作者:月轻梦
直到输液结束,覃戈将她送回了酒店,才回测试场工作。
柳溪到了客房,就打开了笔记本。
虽然覃戈说帮她请了假,但她还是不放心地开了下钉钉与邮件,看看岑墨有没找她。
果真一小时前发了一封。
邮件没写标题,自动读识别了附件名称。
很奇怪的一份邮件。
看上去不像是交代工作。
她疑惑地打开,然后就愣住了。
附件是七个参考文献,而正文像是给她划重点似的,告诉她注意看哪些内容,掌握哪些知识点。
她一下就明白过来,他是指点她那个写不出的代码。
他一直以来都是这样,极少直接上手帮她修代码,大多时候只会告诉她,她哪个知识点没掌握好,让她回去看几遍书再来研究代码。
很多时候,她就顿悟了。
正好她此时急需什么东西来分散她的注意力,缓解她的疼痛,就立马打开编译器。
直到傍晚,一起住的女同事回来,一脸暧昧地说道:“柳溪,原来你男朋友也在OGO啊!”
沉迷代码的柳溪诧异道:“你怎么知道?”
女同事:“不止我知道,好多人都知道啦!”
她把今天发生的事一五一十地说了出来,柳溪惊呆了。
原来在她昏倒之后,还发生了这么多事,为什么覃戈一句都没与她提?是不想她担心吗?
她再回味起在医院,覃戈与她说那些话时的表情,她以为他是为自己没有做好一个男友的职责而感到内疚,却不想可能还是因为岑墨……

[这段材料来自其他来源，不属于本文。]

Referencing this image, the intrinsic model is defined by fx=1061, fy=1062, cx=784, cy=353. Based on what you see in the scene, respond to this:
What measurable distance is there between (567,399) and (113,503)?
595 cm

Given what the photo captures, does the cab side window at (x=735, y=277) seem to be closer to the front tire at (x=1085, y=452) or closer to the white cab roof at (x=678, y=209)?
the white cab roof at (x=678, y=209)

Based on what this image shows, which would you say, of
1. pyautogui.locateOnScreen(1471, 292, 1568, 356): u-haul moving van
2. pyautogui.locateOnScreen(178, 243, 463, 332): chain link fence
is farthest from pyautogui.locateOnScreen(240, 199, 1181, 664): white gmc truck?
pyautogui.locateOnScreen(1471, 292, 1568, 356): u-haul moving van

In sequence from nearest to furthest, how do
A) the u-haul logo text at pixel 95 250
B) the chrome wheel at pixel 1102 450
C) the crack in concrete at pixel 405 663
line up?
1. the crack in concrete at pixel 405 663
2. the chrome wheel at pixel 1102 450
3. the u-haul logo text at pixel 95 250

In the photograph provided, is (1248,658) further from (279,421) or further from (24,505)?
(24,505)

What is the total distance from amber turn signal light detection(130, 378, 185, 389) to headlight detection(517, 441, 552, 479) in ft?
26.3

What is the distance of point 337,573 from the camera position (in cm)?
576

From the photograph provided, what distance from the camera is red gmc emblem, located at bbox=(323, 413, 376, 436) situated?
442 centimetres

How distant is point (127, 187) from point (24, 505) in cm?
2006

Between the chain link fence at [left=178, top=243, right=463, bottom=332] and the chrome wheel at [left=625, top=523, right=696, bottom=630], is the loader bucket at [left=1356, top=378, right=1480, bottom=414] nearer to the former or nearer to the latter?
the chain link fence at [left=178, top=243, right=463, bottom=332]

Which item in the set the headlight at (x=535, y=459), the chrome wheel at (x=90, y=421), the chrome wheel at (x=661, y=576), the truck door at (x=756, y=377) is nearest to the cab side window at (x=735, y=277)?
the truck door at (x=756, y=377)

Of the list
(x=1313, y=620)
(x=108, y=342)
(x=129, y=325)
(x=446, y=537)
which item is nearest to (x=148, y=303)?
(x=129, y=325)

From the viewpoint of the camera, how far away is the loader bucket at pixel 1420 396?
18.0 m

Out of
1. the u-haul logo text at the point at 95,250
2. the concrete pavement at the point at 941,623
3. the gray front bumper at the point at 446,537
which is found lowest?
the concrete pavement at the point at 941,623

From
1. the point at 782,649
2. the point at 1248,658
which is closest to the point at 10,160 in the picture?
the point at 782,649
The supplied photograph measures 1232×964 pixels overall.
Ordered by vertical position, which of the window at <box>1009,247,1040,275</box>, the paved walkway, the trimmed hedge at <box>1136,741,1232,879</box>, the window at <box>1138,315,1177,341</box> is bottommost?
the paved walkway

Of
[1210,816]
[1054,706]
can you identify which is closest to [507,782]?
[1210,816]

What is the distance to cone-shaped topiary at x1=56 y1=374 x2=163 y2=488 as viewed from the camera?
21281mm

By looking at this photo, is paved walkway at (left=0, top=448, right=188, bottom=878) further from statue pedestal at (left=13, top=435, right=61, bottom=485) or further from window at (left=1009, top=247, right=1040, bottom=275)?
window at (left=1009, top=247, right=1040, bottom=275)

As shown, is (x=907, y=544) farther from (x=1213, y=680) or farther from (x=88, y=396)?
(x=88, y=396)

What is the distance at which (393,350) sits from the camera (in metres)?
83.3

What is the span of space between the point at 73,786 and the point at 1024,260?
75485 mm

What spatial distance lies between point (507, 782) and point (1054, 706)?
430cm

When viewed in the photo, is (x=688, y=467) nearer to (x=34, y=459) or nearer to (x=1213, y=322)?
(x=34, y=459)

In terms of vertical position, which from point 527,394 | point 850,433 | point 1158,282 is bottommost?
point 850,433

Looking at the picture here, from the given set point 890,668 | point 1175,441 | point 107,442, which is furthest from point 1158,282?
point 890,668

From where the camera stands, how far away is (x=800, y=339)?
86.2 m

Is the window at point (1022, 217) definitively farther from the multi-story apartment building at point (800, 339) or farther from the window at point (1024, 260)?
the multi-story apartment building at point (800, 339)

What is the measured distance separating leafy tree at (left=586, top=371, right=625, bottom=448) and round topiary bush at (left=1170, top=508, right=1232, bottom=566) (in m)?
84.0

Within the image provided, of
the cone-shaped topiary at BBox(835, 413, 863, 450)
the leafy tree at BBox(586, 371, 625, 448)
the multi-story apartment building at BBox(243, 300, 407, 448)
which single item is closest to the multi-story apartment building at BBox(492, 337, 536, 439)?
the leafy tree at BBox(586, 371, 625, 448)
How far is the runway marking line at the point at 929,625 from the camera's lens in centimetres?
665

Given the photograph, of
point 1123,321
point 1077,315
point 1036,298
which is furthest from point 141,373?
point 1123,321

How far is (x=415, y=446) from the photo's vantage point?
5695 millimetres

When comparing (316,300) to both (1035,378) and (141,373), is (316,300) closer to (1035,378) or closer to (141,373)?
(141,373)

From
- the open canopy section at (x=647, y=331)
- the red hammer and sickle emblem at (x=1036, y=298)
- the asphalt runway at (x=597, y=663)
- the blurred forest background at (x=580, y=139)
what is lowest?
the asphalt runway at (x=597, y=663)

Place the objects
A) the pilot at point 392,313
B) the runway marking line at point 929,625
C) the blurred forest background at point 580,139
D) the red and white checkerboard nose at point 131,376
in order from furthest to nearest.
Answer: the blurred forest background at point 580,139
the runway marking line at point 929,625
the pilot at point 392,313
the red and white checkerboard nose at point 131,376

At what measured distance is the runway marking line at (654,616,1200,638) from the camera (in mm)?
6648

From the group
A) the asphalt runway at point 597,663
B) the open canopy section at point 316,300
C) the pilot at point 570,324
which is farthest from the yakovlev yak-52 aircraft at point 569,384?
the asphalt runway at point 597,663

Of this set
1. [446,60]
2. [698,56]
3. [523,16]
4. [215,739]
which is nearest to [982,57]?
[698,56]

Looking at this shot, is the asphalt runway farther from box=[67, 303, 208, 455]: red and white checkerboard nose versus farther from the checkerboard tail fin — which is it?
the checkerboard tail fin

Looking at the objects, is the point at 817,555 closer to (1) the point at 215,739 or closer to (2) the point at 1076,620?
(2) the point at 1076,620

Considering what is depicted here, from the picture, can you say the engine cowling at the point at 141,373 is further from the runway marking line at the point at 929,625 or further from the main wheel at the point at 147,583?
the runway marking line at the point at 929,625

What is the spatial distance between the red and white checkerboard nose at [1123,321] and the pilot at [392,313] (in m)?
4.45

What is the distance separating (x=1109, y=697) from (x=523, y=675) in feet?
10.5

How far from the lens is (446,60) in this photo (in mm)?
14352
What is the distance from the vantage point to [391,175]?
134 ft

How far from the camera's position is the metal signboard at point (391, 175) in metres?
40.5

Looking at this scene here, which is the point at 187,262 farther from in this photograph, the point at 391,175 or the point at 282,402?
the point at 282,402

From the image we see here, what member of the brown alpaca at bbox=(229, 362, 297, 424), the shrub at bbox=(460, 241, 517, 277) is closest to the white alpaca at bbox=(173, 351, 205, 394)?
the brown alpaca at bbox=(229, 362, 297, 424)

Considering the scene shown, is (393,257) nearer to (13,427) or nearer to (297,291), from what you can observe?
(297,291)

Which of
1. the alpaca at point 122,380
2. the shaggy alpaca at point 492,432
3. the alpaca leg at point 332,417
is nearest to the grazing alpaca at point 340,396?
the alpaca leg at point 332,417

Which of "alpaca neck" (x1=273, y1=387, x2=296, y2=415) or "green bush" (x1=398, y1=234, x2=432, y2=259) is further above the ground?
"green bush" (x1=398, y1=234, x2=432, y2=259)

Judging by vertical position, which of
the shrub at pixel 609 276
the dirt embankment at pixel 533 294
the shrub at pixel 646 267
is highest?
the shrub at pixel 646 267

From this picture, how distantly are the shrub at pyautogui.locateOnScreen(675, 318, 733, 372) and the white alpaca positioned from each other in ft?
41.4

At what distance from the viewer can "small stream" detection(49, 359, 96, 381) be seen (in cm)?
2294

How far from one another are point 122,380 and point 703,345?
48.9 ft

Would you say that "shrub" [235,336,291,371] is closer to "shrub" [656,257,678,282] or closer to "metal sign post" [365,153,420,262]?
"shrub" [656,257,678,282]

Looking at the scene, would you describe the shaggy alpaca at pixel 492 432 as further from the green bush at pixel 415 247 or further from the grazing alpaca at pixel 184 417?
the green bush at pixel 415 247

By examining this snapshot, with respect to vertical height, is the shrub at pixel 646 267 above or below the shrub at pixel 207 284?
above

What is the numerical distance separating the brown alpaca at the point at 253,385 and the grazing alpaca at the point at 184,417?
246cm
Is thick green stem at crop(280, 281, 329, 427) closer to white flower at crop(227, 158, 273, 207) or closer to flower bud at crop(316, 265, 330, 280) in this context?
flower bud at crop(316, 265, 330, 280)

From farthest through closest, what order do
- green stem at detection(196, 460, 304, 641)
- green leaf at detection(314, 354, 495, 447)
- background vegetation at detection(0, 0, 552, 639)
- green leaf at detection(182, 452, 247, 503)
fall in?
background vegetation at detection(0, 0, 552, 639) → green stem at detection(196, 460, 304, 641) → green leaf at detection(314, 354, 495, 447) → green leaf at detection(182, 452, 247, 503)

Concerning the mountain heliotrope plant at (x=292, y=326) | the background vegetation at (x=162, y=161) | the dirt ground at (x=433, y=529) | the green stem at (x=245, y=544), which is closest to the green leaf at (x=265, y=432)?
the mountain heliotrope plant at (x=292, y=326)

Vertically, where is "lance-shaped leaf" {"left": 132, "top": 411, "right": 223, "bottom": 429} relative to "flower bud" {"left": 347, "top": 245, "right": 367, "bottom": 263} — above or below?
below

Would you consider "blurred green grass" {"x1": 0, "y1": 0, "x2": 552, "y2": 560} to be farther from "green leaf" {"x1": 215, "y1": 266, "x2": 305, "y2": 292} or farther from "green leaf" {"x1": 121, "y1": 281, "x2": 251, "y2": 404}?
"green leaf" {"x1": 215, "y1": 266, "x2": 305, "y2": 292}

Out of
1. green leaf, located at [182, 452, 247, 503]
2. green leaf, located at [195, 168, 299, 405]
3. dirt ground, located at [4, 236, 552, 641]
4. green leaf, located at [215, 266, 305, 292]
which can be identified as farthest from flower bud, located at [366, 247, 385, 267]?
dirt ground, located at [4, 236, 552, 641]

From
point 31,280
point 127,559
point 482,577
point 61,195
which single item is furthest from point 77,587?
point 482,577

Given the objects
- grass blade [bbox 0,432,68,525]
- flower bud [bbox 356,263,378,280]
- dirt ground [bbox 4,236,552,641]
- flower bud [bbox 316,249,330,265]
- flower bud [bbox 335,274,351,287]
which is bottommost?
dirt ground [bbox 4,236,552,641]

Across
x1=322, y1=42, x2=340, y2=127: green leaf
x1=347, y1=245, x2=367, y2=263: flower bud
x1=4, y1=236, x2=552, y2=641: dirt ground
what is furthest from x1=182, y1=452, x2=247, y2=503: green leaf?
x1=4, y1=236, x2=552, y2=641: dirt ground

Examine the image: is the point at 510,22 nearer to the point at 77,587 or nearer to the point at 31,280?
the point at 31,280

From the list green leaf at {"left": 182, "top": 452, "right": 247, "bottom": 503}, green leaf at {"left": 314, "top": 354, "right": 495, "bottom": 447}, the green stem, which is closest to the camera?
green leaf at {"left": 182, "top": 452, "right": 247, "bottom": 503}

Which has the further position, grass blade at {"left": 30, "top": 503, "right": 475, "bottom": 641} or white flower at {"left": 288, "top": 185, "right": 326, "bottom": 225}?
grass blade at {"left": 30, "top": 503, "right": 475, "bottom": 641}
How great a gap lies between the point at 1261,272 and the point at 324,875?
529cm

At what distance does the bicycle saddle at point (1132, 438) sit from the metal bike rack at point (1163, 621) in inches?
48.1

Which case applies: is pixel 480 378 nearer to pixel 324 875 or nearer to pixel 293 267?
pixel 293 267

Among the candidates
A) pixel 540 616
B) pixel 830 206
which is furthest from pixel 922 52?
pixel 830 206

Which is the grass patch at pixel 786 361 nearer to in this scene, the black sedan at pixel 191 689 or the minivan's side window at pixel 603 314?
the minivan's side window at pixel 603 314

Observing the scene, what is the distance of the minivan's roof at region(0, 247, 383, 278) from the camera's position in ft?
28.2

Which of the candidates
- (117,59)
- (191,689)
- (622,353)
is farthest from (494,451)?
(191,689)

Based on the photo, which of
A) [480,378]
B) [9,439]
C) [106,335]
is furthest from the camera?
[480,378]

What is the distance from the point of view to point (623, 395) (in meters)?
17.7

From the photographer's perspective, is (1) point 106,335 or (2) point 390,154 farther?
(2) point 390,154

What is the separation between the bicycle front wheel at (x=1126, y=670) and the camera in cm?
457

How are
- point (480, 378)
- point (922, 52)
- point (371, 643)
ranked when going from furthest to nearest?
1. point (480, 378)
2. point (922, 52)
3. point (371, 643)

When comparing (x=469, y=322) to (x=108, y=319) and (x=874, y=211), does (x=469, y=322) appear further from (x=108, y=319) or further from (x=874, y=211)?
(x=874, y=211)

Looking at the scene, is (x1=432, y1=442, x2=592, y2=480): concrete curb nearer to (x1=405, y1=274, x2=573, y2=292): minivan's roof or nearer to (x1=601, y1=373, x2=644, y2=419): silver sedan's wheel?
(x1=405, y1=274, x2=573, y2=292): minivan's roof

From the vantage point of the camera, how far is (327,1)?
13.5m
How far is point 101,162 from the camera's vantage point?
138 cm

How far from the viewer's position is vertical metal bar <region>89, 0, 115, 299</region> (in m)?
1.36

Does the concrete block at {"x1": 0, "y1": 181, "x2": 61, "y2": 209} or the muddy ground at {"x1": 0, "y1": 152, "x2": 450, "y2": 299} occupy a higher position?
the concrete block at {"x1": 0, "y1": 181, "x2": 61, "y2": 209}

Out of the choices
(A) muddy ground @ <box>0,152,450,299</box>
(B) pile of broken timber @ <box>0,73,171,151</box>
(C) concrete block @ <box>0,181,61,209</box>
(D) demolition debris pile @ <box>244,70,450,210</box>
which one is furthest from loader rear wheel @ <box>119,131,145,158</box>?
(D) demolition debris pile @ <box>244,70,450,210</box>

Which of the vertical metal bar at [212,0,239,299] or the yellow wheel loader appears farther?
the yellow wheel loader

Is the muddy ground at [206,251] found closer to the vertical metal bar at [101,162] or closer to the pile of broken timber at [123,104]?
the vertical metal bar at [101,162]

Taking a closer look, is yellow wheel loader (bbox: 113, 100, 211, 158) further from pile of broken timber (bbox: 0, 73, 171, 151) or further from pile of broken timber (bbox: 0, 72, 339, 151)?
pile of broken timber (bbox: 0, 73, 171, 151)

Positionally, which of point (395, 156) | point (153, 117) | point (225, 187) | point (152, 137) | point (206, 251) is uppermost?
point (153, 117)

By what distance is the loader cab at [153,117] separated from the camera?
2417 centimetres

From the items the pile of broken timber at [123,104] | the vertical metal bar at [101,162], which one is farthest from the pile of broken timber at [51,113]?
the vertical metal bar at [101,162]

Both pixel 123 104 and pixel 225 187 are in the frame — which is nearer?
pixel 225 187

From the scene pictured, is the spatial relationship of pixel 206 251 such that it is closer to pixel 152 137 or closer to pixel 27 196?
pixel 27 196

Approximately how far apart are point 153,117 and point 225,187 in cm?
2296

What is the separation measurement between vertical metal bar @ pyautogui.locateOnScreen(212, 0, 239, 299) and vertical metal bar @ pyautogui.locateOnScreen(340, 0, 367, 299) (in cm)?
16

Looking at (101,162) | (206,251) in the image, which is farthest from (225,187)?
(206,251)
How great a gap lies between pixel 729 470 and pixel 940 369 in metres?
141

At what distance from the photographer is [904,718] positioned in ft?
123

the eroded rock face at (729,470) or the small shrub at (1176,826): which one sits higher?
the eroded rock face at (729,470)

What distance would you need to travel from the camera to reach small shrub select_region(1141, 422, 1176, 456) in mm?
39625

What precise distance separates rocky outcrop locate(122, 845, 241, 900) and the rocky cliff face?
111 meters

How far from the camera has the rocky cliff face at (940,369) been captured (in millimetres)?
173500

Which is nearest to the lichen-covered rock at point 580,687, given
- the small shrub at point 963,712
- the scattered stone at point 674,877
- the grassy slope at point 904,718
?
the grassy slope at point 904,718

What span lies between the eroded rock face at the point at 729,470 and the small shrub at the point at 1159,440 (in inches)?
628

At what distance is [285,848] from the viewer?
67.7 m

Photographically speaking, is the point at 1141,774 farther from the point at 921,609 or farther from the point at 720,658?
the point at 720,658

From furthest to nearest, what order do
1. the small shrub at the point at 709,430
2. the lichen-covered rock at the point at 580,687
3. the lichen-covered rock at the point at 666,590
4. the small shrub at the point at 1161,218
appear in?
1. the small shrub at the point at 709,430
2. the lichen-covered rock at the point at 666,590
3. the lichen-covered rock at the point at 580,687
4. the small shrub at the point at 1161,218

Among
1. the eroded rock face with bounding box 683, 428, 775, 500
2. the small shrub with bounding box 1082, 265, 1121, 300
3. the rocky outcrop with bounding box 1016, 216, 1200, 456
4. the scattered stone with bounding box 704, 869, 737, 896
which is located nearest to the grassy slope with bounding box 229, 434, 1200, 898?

她已经没法判断岑墨当时说那些话是有心还是无心的,但的的确确影响到她与覃戈的关系。
柳溪双手离开键盘,低头找手机,给岑墨发了短信。
【你出来,我有事找你】
……
十分钟后,岑墨见到了柳溪。
她坐在沙发上,裹着薄薄的外套,面上无血色,眉头微微皱着,她的皮肤本来就白,而现在过于苍白了。
岑墨关心道:“你好些了吗?”
他把一包红糖放在了她眼前。
是刚刚在路上买的。
这测试场在鸟不拉屎的郊外,连个像样的超市都没有,他下班后找了好一会才在某个犄角旮旯里找到一家杂货铺。
柳溪头也没扭过来,直接拒绝道:“不用了,师兄给我买了。”
岑墨:“没事,你总要吃。”
柳溪恼道,“你这样算什么?关心我吗?只是在恶心我吧!”
岑墨很不满她这样说话,“你什么意思?”
柳溪:“难道不是吗?不仅恶心我,还要恶心我师兄,三番两次在他面前说些令人困恼的话,今天更是闹到人尽皆知,是想怎样?”
岑墨冷声道:“他和你说什么了?”
柳溪:“你管他说了什么?你自己做了什么心里没数吗?如果哪天覃戈因为这个和我分手了,你就是第三者!不管你出于什么目的这样做,你的行为在我看来就是卑鄙的!”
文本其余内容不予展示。